WRITTEN TASK: Reproduce the records exactly, line for line, from the line containing "Is the snail" through the end of the records.

--- DATA ENTRIES ---

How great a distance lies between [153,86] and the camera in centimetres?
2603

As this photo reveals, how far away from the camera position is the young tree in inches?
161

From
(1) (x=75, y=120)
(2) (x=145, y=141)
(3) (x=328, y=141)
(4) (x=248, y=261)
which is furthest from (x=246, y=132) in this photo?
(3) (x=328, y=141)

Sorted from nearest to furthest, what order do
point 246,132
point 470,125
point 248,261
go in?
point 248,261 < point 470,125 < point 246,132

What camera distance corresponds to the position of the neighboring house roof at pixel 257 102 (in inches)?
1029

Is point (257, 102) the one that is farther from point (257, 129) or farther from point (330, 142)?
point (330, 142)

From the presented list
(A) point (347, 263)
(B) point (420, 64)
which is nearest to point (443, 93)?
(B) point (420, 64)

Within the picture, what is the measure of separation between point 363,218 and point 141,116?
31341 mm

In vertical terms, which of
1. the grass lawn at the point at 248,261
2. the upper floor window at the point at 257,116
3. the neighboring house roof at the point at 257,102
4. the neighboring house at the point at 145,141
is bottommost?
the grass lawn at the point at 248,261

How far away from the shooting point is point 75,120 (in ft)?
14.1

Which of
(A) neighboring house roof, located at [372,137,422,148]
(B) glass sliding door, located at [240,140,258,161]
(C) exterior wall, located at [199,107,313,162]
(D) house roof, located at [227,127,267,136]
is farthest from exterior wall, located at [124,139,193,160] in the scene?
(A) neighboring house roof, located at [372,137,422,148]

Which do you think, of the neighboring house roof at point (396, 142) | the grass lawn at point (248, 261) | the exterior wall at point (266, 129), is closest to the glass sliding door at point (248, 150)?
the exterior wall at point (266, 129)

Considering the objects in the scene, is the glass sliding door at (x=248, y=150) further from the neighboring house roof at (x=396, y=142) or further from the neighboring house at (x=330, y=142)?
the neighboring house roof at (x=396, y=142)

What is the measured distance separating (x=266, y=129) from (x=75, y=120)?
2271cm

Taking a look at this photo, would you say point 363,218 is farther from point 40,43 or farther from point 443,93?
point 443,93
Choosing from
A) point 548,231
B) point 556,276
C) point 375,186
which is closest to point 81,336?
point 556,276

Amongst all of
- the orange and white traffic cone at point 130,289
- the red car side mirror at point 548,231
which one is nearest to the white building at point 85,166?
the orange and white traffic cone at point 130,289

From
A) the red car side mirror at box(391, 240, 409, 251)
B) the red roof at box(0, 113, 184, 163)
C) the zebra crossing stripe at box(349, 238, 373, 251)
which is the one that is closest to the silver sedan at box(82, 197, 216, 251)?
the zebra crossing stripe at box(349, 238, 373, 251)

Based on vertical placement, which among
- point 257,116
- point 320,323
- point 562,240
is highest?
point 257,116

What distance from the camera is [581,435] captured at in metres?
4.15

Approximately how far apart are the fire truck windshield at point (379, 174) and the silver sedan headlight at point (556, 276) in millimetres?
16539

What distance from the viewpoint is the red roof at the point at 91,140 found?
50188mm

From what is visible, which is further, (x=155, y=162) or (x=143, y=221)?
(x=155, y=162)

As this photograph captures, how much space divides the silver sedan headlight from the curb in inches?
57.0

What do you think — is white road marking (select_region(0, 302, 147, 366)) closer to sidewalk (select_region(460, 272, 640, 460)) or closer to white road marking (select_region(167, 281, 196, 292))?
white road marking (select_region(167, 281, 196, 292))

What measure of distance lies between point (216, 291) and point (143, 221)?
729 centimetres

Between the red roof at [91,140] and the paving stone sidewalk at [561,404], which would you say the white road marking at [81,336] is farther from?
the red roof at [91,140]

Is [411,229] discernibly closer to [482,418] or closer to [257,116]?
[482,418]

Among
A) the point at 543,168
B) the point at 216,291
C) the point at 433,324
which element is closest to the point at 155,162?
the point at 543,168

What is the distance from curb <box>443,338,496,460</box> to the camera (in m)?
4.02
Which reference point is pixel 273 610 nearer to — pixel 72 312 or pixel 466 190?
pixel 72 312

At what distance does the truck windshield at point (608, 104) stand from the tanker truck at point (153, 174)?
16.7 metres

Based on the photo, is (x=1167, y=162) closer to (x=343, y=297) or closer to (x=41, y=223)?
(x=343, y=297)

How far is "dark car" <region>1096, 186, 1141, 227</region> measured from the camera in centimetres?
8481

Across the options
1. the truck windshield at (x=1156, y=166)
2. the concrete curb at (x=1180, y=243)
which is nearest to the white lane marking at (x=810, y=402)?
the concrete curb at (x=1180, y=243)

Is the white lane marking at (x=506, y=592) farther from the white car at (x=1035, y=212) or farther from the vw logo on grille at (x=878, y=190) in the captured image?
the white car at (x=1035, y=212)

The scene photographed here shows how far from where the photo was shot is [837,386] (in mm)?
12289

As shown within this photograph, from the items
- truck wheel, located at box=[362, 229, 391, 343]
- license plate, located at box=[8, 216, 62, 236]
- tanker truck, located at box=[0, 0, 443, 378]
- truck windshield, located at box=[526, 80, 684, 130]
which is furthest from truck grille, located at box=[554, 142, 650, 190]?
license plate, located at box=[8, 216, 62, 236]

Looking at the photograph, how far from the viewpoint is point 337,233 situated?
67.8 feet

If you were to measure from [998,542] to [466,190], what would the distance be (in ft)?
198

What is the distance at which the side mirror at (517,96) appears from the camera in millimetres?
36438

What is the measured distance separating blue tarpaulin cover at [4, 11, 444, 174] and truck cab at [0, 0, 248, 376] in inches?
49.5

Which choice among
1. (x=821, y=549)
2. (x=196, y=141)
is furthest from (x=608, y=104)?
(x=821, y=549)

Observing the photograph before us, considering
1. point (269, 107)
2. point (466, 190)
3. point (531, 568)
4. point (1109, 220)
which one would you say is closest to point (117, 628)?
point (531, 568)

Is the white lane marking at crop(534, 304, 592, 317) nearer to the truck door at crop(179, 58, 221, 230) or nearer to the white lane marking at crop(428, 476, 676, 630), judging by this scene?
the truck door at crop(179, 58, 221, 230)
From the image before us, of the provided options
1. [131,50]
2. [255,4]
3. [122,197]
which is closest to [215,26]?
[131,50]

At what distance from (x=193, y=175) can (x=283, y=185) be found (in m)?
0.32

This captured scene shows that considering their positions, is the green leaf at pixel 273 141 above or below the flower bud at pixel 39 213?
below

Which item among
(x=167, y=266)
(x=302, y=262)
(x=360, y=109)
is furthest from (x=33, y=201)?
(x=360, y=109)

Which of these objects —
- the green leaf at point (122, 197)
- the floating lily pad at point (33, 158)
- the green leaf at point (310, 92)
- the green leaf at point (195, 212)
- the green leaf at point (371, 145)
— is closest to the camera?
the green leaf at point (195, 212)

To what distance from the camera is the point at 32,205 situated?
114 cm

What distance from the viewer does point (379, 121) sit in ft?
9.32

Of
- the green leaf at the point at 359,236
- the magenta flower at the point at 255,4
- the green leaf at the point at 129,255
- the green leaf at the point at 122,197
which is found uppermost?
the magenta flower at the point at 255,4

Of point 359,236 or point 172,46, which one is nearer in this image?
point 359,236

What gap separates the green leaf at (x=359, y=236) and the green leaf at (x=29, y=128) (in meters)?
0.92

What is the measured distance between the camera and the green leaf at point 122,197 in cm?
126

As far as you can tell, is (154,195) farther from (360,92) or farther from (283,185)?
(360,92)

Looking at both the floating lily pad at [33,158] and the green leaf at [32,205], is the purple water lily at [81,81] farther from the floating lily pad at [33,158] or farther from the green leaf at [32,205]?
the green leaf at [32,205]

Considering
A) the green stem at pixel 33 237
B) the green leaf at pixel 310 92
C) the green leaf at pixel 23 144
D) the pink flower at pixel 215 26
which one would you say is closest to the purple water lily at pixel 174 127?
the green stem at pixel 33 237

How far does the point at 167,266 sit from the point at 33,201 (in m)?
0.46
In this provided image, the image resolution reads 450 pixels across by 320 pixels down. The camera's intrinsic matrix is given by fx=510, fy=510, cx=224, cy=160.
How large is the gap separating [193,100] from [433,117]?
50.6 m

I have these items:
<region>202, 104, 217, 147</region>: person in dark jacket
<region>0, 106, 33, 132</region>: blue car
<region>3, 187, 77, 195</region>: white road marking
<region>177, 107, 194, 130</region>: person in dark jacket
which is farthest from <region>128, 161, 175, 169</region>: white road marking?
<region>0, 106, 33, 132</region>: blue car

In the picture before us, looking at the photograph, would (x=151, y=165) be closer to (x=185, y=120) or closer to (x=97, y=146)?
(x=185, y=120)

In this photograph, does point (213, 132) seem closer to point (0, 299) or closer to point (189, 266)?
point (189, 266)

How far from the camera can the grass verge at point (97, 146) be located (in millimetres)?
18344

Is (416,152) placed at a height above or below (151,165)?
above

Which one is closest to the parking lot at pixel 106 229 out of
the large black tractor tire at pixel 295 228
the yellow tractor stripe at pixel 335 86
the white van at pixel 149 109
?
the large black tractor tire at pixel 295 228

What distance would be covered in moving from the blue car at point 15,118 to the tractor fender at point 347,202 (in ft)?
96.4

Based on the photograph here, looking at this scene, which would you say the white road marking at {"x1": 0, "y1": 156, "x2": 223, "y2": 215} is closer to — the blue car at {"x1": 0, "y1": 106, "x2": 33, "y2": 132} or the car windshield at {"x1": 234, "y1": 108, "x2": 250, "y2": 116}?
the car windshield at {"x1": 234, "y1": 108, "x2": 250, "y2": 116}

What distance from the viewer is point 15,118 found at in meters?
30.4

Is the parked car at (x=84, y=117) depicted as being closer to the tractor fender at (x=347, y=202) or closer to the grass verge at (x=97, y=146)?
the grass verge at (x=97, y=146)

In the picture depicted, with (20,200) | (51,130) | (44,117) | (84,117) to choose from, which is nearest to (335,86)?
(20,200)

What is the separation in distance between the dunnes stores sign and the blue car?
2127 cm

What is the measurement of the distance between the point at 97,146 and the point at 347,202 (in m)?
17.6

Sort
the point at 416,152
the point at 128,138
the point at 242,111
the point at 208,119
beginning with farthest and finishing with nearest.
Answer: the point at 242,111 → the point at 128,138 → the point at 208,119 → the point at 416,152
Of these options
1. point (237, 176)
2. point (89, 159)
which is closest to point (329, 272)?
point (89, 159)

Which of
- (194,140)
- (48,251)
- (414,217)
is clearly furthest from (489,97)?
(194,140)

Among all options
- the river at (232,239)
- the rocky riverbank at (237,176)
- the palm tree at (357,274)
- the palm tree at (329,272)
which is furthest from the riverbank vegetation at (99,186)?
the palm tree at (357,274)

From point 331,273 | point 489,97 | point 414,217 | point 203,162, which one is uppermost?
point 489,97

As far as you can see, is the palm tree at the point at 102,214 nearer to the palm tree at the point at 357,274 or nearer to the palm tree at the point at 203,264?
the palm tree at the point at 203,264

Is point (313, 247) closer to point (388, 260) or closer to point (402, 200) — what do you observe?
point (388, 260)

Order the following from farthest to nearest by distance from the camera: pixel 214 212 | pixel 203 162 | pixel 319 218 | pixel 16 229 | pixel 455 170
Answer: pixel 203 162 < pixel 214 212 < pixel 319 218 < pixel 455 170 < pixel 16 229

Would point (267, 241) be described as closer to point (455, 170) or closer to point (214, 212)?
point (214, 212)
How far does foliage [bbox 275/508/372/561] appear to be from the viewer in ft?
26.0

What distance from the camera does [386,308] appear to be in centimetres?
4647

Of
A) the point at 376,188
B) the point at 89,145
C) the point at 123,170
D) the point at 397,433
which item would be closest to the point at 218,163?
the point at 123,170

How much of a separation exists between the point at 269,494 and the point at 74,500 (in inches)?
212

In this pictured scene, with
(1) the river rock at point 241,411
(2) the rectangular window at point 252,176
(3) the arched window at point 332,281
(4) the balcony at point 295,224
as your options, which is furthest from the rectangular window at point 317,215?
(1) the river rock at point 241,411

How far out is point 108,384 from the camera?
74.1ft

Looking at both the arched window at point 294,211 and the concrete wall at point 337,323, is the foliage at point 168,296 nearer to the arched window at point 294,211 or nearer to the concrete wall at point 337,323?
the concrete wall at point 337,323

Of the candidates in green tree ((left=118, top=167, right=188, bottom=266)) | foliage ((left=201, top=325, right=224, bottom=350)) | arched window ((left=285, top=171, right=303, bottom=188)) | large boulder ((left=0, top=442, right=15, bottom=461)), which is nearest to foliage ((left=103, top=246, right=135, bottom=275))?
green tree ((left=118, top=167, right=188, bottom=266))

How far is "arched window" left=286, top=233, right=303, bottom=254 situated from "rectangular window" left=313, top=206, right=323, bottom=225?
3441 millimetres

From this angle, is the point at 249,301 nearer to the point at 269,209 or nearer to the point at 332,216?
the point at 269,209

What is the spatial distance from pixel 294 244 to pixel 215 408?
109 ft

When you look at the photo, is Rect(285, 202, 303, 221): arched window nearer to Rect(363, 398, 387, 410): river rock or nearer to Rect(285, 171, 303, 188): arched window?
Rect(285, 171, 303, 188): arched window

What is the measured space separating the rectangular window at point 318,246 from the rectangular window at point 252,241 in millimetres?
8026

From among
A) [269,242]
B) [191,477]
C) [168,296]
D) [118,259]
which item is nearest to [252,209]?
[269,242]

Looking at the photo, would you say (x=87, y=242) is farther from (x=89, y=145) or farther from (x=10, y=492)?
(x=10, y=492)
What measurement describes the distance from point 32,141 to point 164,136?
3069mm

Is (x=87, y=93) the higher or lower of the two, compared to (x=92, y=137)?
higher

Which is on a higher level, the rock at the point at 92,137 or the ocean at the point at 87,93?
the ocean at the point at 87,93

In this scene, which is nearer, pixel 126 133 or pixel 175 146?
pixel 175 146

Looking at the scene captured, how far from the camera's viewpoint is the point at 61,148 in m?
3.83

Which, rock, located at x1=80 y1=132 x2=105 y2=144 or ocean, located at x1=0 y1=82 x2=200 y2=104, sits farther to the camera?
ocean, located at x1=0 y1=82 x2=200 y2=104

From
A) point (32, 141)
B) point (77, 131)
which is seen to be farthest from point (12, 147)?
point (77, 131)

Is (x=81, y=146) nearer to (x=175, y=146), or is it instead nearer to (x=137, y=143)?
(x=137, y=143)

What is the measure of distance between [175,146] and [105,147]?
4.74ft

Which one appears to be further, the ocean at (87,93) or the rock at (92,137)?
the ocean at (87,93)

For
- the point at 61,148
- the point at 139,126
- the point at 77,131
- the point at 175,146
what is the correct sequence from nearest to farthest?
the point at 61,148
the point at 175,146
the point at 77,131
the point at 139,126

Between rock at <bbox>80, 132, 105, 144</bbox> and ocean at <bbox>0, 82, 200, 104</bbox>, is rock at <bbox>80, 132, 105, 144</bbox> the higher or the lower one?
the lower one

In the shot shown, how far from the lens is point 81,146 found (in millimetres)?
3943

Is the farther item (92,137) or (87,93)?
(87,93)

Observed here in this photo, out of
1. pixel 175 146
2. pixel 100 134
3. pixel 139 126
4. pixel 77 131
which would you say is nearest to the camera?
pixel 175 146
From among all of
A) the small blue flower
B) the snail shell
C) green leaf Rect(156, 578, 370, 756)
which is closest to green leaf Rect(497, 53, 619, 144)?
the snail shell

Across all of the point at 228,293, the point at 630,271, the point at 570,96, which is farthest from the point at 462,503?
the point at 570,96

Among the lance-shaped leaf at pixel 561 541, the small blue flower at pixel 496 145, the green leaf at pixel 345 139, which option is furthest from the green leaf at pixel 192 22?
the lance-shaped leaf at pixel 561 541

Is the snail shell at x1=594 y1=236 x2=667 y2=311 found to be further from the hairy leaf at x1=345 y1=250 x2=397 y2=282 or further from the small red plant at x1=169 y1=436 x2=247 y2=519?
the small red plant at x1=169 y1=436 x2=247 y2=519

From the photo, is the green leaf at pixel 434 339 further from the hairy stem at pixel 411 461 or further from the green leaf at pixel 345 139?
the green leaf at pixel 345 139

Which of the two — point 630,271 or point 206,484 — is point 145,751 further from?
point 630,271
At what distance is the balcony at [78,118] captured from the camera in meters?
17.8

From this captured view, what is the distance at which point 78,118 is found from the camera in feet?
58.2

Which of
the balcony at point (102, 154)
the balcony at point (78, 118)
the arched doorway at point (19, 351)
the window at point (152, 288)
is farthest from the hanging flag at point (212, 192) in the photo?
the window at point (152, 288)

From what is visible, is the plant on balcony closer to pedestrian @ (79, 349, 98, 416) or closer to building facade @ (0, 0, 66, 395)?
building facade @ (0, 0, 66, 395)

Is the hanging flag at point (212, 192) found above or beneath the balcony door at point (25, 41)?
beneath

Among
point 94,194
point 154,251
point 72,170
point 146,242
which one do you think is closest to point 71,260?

---

CORRECT ANSWER:
Is the snail shell at x1=594 y1=236 x2=667 y2=311 found to be further from the hairy leaf at x1=345 y1=250 x2=397 y2=282 or further from the small red plant at x1=169 y1=436 x2=247 y2=519?
the small red plant at x1=169 y1=436 x2=247 y2=519

From the photo, is the green leaf at pixel 434 339 further from the hairy stem at pixel 411 461 or further from the green leaf at pixel 345 139?
the green leaf at pixel 345 139

Which of the two — point 630,271 or point 206,484 — is point 145,751 further from?
point 630,271
At what distance is the balcony at [78,118] captured from the camera in meters?
17.8

From this captured view, what is the distance at which point 78,118 is found from the camera in feet?
58.2

Which of
the balcony at point (102, 154)
the balcony at point (78, 118)
the arched doorway at point (19, 351)
the window at point (152, 288)
is farthest from the hanging flag at point (212, 192) in the photo?
the window at point (152, 288)

From what is visible, is the plant on balcony closer to pedestrian @ (79, 349, 98, 416) or closer to building facade @ (0, 0, 66, 395)?
building facade @ (0, 0, 66, 395)

Is the hanging flag at point (212, 192) found above or beneath the balcony door at point (25, 41)?
beneath

Among
point 94,194
point 154,251
point 72,170
point 146,242
which one do you think is closest to point 71,260?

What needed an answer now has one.